To challenge from the scornful sphinx.

D. G. Rossetti.

The doctor's verdict was unhesitating enough. Phyllis's doom, as more than one who knew her foresaw, was sealed. The shock and the exposure had only hastened an end which for long had been inevitable. Consumption, complicated with heart disease, both in advanced stages, held her in their grasp; added to these, a severe bronchial attack had set in since the night of the snowstorm, and her life might be said to hang by a thread. It might be a matter of days, said the cautious physician, of weeks, or even months.

"Would a journey to the south, at an earlier stage of her illness, have availed to save her?" Gertrude asked, with white, mechanical lips.

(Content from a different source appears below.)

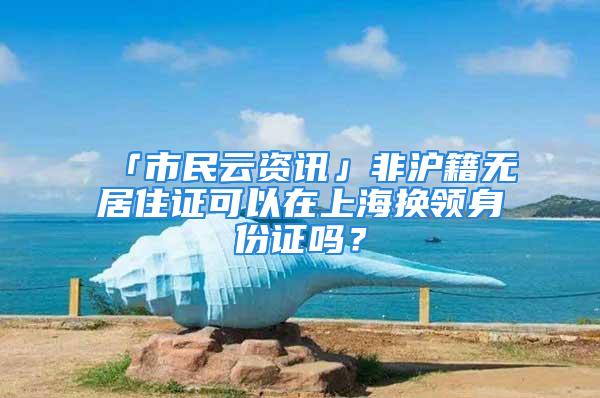 「市民云資訊」非滬籍無居住證可以在上海換領(lǐng)身份證嗎？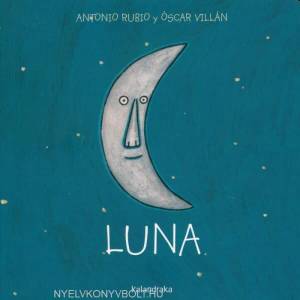 Luna | Antonio Rubio (ISBN: 9788493375973)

It was possible, was the answer, that it would have prolonged her life. But almost from the first, it seemed, the shadow of the grave must have rested on this beautiful human blossom.

"Death in her face," muttered Mrs. Maryon, grimly; "I saw it there, I have always seen it."

Meanwhile, people came and went in Upper Baker Street; sympathetic, inquisitive, bustling.

Fanny, dismayed and tearful, appeared daily at the invalid's bedside, laden with grapes and other delicacies.

"Poor old Fan," said Phyllis; "how shocked she would be if she knew everything. Don't you think it is your duty, Gerty, to Mr. Marsh, to let him know?"

Aunt Caroline drove across from Lancaster Gate, rebuke implied in every fold of her handsome dress.